N βŠ‚ W βŠ‚ Z βŠ‚ Q βŠ‚ R β€” every subset contains the previous one.

HCF = Humble, LCM = Large

HCF takes the LOWEST (humble) powers of common primes. LCM takes the HIGHEST (large) powers of all primes.

Terminating Test: "Only 2s and 5s"

Simplify the fraction fully. If denominator = 2ⁿ Γ— 5ᡐ and nothing else β†’ terminating decimal.

Irrational Proof: "Both Even β†’ Contradiction"
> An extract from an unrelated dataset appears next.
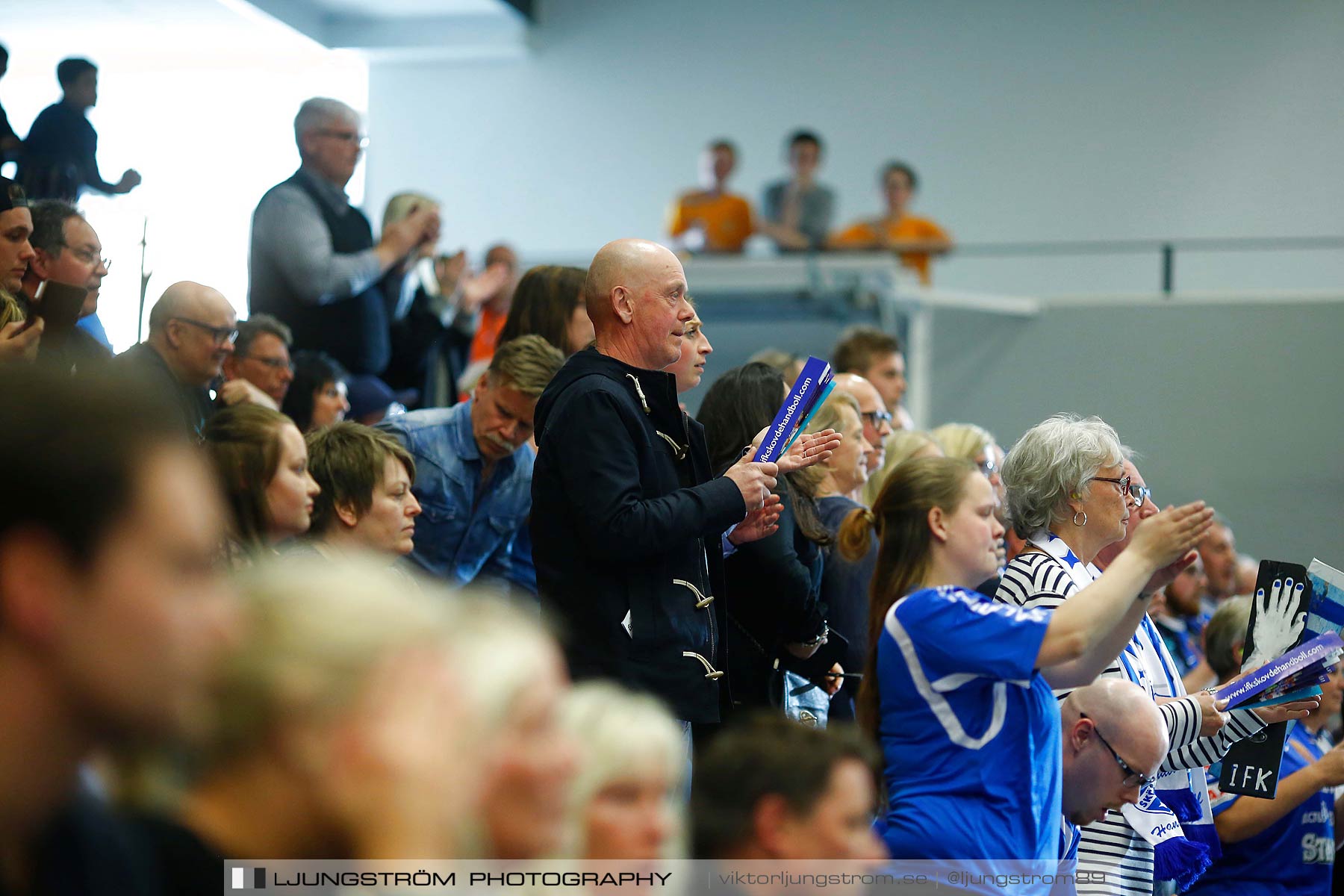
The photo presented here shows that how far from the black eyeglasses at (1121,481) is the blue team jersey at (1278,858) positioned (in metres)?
1.07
√2 proof key step: assume p/q in lowest terms β†’ p even β†’ q even β†’ HCF β‰₯ 2. Contradicts lowest terms!

HCF vs LCM word problems

"Dividing / max size / equal groups" β†’ HCF. "Together again / cycles / simultaneous" β†’ LCM.

22/7 β‰  Ο€ β€” Remember!

22/7 β‰ˆ 3.14285 (rational). Ο€ β‰ˆ 3.14159 (irrational). 22/7 is only an approximation β€” both differ after 2 decimal places.

Euclid: "Keep Dividing, Last Divisor Wins"

Apply a=bq+r, replace a←b, b←r. When r=0, the last non-zero divisor is the HCF.

r + x = irrational (if r rational, x irrational)

Proof: if it were rational, then x = (r+x)βˆ’r = rationalβˆ’rational = rational. Contradiction!